YOUTH WORSHIP (AND I’M NOT TALKING ABOUT CHURCH CAMP)
The opposite of old is young and the latter seems to be the most highly valued time of life. The myth of a fountain of youth has been around for thousands of years. Herodotus wrote about it in the 5th century BC, and the search continues. In 2018 Americans spent $16.5 billion dollars on cosmetic surgery and $49.2 billion on cosmetics alone. Most, if not all these efforts, seem to be designed to promote a more youthful appearance, and are not confined to women alone.
The worship of youthfulness is not the exclusive province of those with idyllic childhoods, for many of my patients who had endured horrific experiences as kids also did what they could to present a youthful appearance. People who choose healthy lifestyles in order to promote longevity are to be admired, but I daresay there is a much larger group who are more preoccupied with how they look, and in particular with all those drooping and wrinkling tell tale signs they are getting old. The question arises as to whether they are trying to fool the world or themselves. After all, an appointment with the grim reaper looms larger each day, as the walls of denial crumble.
90 on the HORIZON
When my age is revealed I often get the response: “You don’t look that old.” I don’t know if I should thank them, apologize, or be insulted. In a couple of months, I expect to have completed 9 decades of residence on this planet and get ready to start my 10th, and the kids are already planning to make a big deal of it. For no particular reason other than we have used the decimal system for a few thousand years, we tend to make a big deal out of any figure which ends with a zero. Birthdays have always been a mixed blessing for me because my son has the same birthday, and I have always felt that my birthday took something away from his celebration.

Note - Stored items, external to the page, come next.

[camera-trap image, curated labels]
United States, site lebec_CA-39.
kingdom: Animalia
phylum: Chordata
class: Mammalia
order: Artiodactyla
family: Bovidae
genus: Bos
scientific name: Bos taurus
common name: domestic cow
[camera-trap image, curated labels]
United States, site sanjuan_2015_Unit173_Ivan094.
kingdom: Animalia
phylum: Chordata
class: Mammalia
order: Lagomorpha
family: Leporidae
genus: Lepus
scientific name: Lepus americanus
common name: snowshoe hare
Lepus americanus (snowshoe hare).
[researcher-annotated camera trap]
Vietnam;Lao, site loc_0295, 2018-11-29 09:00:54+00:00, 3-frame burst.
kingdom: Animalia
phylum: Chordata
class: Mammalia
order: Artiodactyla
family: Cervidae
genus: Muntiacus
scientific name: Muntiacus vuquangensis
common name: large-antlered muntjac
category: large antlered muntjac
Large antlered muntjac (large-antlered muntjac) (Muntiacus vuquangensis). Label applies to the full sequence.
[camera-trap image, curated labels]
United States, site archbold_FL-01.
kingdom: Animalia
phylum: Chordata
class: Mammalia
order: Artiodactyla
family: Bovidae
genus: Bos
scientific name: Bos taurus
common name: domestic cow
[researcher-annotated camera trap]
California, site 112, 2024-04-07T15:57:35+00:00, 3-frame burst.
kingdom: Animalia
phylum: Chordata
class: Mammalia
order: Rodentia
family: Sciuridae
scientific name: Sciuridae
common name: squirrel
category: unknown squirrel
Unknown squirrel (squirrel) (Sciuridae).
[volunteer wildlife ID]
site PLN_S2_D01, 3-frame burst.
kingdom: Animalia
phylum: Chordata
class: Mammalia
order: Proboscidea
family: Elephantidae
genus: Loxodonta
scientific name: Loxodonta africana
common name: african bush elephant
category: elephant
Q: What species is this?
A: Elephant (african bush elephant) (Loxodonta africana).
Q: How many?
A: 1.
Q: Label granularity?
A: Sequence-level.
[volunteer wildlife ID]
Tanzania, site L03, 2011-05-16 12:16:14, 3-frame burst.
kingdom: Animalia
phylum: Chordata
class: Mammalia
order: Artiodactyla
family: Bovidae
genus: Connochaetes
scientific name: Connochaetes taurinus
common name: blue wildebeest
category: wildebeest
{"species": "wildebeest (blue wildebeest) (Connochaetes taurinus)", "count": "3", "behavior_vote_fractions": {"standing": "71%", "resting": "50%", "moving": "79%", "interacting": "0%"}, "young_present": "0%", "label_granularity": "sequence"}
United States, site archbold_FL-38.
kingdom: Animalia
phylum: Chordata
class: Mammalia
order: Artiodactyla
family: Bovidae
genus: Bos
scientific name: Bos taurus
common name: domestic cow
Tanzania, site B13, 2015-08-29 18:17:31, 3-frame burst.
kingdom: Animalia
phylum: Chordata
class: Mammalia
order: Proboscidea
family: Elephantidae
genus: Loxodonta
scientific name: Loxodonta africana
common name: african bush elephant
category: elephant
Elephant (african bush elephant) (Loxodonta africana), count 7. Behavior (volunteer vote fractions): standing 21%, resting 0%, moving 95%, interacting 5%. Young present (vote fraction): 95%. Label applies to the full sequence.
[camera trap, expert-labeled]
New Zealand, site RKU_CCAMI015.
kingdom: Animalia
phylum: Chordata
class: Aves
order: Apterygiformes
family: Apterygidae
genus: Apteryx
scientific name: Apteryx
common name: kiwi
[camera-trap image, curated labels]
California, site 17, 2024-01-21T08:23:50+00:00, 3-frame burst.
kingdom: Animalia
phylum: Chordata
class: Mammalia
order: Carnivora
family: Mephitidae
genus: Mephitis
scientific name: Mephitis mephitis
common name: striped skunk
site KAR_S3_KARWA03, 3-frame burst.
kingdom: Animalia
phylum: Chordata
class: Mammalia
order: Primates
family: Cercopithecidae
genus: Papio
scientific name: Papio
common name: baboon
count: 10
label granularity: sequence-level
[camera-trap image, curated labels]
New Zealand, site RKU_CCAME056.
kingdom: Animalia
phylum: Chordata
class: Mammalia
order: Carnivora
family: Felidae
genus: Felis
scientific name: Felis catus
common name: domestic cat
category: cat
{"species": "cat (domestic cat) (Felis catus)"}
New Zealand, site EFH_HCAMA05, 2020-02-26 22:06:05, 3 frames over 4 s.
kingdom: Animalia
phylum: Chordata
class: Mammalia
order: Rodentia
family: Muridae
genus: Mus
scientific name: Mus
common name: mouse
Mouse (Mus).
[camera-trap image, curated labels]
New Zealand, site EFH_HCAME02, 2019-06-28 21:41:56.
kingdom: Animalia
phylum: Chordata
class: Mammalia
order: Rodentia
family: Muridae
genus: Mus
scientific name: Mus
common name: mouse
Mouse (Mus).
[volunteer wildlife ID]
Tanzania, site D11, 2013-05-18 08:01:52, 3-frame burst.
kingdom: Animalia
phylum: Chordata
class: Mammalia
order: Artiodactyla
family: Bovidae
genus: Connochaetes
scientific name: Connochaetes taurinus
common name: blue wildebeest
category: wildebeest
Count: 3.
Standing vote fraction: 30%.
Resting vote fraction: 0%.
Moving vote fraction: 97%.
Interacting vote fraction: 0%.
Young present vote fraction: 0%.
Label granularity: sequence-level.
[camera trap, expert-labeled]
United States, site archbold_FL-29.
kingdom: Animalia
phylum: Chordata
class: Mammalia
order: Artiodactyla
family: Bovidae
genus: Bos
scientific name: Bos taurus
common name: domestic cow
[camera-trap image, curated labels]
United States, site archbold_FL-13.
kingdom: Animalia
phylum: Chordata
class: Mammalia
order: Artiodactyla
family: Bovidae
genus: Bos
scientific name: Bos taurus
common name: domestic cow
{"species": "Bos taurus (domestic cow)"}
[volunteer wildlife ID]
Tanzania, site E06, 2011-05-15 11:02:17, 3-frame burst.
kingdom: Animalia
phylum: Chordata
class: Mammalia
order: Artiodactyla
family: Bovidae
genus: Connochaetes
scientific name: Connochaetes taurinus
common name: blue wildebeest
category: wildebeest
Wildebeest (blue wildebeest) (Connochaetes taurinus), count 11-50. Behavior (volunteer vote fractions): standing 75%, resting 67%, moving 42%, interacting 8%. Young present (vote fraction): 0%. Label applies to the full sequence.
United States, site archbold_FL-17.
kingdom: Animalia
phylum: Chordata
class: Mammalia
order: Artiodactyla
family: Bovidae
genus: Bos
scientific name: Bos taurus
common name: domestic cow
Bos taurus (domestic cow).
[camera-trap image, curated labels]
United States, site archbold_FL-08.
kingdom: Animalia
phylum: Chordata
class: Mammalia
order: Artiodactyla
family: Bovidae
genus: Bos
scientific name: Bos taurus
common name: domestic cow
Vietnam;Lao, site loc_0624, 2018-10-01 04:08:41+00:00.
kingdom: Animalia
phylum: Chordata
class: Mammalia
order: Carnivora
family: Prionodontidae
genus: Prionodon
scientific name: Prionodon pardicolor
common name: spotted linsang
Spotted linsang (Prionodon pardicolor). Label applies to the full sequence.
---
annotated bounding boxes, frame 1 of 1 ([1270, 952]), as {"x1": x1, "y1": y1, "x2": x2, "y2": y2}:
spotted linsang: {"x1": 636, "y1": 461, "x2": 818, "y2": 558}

It has never seemed that he should have to share a cake.
Although 90 years seems like a long time, in my case it is not nearly enough, and I would like a bit more. I first became interested in this phenomenon we call life about 75 years ago and it became my life’s work. In spite of the monumental discoveries of the past century, it remains a wondrous mystery, and I am convinced that a total understanding of its complexities is beyond our ability to comprehend. No doubt, I will continue to complain about the vicissitudes of old age (how else could I get any sympathy) in spite of having witnessed first-hand suffering far beyond what I can even comprehend, not to mention the horrors endured by millions of others around the world. Indeed, it is clear that I can no longer deny that I am O-L-D, but it has caught me by surprise for it happened overnight. Little did I know when I first saw light on that autumn day in the midst of the Great Depression that I had hit the mother lode and was destined to be blessed with the most wonderful life imaginable.
By the way, does anyone know how to blow out candles while wearing a mask?